|
There is, at
present, no documentary or numismatic evidence of a mint at Blythburgh.
However, according to the decrees of Aethelstan, no one is to coin
money except in a port or burh. Now a burh is an entity known to
the law and thus every burh should have a moneyer. The burh is essentially
a stronghold, a place of refuge and probably with a military presence
and with its own judicial administration and also an established
market. In medieval latin, the word portus means a maritime port
and the word porta means a doorway or entrance of some kind. Blythburgh
was a burh and it also had a market with possibly foreign trading
as far back as 8/9th century, so a mint could have been justified,
but coinage of this period has to bear the name of the moneyer who
struck coins officially but not the actual name of the town or burh.
Kings of East
Anglia from c. 750 to 870 are known to have issued silver coinage
and also coins are known to have been struck in Danish East Anglia
c. 885 - 915 but the names of the mints are not known since exchequer
records did not exist. So, if indeed there was a mint, it must have
been between 750 and 915. There is no record in Domesday of a mint
or a moneyer for Blythburgh, but in the entry for Dunwich appears
a very concise note (312B) 'In the time of King Edward (the Confessor)
there was not, there, a money exchanger (cambitor) but in Blythburgh'.
It is by no means clear what the last part of the entry infers.
Does it mean that in the time of Edward there is a money changer
or there was a money changer? It seems very reasonable to suppose
that had there been such an office in Blythburgh at the time of
Domesday then the record would most certainly have included this
valuable piece of information.
If then, we
believe that there was not a money changer in Blythburgh at Domesday
may one assume that there was one before the Conquest: that in Aethelstan's
time when a money changer (and a mint) would be quite acceptable?

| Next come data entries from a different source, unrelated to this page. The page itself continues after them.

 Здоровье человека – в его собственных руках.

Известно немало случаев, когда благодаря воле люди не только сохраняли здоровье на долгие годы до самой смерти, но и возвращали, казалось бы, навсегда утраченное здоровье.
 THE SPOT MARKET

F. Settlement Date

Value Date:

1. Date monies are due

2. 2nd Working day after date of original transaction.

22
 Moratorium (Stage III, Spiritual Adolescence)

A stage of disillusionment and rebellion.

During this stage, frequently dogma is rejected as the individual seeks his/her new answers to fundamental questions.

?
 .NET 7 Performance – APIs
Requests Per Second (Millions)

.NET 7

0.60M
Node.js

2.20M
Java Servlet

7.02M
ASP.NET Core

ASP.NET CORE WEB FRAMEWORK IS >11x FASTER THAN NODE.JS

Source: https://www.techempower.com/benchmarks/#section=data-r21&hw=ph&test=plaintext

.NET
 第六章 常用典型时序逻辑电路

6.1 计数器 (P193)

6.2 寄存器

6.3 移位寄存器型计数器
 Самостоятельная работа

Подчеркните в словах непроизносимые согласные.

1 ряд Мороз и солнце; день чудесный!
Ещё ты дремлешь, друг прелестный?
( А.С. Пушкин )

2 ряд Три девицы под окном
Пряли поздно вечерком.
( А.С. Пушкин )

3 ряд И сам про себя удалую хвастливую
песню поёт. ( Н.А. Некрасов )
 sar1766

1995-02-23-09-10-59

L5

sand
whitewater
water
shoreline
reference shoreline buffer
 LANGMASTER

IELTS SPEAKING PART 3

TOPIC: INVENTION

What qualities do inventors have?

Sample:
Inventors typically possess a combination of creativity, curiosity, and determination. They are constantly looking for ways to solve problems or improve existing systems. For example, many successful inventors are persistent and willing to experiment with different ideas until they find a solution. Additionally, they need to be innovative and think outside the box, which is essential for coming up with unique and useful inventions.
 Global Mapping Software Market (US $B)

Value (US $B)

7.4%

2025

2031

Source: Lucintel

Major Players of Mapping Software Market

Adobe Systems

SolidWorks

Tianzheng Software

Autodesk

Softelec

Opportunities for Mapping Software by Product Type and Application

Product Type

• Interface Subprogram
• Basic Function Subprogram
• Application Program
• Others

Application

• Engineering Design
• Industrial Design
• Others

Be that as it may, there was the necessity for a money changer in
Blythburgh to deal with the foreign trade, but for how long we cannot
tell. What is quite clear is that there was not a mint at Blythburgh
or Dunwich after the mid-eleventh century when royal mints were
very effectively established in every borough and were recorded
at the exchequer. The two silver pence found in Blythburgh belong
to Danish East Anglia - St Edmund's memorial coinage of about 885
- 915 and struck by the moneyers Adradus and Risleca.